- **TASK DETAILS**
Update the listing from its first line through the line with "<instances>", replacing "regions" with "areas" and keeping everything else the same.

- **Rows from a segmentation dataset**
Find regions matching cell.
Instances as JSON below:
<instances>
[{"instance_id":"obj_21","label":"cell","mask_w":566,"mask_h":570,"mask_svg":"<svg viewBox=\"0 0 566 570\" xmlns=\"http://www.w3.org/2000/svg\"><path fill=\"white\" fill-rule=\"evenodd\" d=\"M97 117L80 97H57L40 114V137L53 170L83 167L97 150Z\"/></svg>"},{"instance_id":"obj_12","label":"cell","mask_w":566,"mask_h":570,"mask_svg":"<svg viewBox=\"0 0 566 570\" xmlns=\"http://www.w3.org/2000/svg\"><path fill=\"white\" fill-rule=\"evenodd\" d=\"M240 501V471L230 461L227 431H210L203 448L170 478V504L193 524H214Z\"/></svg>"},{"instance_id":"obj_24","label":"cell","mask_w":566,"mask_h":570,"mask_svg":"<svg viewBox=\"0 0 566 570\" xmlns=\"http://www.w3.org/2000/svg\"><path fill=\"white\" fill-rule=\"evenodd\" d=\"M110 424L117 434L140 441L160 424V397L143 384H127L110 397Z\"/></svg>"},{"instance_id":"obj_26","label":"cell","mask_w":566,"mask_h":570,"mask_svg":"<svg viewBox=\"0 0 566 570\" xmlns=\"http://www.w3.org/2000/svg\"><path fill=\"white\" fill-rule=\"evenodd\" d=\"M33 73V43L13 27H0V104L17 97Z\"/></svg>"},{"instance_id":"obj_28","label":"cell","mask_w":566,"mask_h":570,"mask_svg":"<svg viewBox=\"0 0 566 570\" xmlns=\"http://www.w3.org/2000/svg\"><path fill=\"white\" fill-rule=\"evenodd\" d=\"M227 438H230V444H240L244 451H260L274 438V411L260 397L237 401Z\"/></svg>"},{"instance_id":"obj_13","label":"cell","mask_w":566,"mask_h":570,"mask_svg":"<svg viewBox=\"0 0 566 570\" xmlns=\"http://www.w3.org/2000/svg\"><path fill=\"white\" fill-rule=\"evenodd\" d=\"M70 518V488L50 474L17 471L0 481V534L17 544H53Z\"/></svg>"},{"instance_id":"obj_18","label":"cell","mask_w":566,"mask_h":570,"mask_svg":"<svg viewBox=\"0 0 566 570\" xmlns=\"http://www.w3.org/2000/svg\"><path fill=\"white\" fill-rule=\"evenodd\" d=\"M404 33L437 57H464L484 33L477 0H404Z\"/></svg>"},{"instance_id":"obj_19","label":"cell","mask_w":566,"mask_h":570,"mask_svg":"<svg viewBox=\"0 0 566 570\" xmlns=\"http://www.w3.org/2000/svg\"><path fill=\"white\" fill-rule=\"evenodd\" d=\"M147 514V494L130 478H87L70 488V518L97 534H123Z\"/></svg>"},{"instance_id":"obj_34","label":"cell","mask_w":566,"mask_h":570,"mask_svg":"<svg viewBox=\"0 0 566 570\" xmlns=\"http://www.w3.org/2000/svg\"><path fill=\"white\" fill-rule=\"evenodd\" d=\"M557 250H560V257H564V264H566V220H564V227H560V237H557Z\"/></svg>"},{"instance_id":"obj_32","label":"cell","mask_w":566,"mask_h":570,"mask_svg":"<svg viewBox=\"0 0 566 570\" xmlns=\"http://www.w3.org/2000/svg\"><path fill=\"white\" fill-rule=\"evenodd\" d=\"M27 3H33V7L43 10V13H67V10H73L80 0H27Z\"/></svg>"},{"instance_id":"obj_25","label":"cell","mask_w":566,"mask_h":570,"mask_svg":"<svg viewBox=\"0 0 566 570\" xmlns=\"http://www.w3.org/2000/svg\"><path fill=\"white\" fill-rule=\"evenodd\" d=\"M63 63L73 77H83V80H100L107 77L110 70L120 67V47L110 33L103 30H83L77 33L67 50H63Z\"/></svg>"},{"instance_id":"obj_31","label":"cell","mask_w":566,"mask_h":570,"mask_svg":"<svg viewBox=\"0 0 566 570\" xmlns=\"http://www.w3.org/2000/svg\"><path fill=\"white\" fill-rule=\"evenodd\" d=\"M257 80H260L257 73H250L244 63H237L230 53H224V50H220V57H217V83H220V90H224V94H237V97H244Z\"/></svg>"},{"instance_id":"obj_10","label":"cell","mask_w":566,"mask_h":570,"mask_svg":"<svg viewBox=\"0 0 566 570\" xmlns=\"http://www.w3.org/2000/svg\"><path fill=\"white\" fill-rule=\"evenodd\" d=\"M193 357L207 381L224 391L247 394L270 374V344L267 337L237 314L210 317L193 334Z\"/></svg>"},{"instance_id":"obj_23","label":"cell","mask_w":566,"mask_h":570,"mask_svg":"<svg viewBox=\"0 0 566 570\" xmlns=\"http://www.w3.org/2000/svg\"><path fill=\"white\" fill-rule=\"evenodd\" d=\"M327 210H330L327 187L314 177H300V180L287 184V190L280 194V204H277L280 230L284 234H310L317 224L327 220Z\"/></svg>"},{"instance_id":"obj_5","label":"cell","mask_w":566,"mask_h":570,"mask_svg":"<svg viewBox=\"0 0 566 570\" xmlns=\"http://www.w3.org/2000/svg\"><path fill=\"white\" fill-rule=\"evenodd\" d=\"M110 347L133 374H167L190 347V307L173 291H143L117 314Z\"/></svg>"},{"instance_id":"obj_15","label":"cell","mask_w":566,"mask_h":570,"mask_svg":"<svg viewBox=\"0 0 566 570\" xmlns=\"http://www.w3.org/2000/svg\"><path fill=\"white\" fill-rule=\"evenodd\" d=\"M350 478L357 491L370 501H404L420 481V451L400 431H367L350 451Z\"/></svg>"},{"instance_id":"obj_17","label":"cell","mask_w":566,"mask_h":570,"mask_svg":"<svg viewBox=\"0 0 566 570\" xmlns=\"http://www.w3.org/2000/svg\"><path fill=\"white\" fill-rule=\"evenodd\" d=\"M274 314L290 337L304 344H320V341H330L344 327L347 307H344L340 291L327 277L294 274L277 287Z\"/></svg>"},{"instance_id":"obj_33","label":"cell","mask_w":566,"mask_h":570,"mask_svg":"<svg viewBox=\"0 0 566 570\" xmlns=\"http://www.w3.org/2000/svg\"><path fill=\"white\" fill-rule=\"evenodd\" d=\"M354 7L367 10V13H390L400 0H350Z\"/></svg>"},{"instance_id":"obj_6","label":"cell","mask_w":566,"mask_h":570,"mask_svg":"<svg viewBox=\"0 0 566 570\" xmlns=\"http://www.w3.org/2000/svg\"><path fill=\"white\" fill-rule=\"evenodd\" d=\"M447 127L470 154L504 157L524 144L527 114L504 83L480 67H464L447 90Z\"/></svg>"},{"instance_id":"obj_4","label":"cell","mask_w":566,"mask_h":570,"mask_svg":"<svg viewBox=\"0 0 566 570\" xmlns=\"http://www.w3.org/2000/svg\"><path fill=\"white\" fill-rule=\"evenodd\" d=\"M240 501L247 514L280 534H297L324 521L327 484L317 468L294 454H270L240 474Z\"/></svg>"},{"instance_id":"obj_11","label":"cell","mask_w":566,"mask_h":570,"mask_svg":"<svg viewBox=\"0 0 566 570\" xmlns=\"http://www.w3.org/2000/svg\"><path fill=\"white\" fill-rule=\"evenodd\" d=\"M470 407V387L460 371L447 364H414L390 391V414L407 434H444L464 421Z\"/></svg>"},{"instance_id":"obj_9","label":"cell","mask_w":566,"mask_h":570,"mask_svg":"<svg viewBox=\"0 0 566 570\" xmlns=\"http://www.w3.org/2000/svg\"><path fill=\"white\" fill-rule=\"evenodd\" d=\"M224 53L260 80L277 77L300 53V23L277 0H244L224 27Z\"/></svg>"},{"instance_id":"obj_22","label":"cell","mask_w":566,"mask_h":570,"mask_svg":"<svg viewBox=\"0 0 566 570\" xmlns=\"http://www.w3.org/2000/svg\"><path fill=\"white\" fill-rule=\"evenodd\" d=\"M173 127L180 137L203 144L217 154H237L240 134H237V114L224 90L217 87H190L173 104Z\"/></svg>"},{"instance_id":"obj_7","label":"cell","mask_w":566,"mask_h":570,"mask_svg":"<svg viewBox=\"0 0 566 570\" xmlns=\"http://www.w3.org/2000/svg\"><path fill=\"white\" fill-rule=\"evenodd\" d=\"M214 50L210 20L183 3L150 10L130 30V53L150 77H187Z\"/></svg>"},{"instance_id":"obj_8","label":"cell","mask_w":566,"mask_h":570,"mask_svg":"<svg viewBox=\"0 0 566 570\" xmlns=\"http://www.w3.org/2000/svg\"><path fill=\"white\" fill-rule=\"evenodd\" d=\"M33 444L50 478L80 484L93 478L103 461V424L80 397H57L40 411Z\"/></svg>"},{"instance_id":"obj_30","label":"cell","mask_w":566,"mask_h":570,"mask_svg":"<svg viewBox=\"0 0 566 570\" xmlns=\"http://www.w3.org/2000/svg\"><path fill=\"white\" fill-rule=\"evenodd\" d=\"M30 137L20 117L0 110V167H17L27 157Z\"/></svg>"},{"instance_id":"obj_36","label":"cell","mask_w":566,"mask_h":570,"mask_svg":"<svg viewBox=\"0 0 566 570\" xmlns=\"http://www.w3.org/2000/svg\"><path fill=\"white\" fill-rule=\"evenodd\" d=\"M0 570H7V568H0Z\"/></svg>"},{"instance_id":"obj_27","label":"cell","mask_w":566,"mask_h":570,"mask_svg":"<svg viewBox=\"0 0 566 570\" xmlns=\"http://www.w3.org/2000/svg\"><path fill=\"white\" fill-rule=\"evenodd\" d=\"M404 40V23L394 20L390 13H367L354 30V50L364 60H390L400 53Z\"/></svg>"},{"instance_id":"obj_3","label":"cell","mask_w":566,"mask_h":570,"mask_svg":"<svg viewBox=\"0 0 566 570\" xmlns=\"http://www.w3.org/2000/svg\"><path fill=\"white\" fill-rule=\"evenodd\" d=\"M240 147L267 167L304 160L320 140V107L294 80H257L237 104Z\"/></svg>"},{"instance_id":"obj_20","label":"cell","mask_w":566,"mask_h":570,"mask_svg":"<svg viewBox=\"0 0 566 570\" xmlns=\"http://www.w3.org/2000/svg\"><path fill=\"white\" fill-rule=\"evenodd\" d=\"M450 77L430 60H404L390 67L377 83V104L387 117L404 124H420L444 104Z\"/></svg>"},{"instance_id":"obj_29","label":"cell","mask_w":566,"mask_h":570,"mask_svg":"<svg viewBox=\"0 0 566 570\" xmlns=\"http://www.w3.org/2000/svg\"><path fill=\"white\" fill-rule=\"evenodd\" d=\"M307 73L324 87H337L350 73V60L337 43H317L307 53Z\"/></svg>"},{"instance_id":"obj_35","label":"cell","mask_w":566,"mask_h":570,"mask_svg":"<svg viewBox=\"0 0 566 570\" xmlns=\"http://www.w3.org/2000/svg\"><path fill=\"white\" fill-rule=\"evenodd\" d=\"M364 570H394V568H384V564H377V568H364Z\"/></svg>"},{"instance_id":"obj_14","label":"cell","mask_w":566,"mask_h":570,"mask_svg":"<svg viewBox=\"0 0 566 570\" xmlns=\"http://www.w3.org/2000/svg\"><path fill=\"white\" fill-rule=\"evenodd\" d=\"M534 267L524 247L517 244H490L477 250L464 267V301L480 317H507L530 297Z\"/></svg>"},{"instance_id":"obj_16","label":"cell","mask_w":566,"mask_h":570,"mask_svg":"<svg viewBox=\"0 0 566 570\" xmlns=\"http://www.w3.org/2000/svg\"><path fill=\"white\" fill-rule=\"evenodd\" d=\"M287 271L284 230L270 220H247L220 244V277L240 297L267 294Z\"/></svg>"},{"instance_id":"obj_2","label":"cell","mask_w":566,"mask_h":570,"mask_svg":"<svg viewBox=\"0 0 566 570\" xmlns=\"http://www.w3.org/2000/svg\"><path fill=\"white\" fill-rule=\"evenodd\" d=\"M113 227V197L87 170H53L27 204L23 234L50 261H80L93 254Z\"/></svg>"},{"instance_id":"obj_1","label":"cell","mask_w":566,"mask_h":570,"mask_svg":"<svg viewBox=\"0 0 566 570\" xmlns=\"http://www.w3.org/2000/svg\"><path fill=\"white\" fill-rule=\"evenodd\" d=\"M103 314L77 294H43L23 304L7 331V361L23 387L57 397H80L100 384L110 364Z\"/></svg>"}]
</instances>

- **ANSWER TO THIS EXERCISE**
Find areas matching cell.
Instances as JSON below:
<instances>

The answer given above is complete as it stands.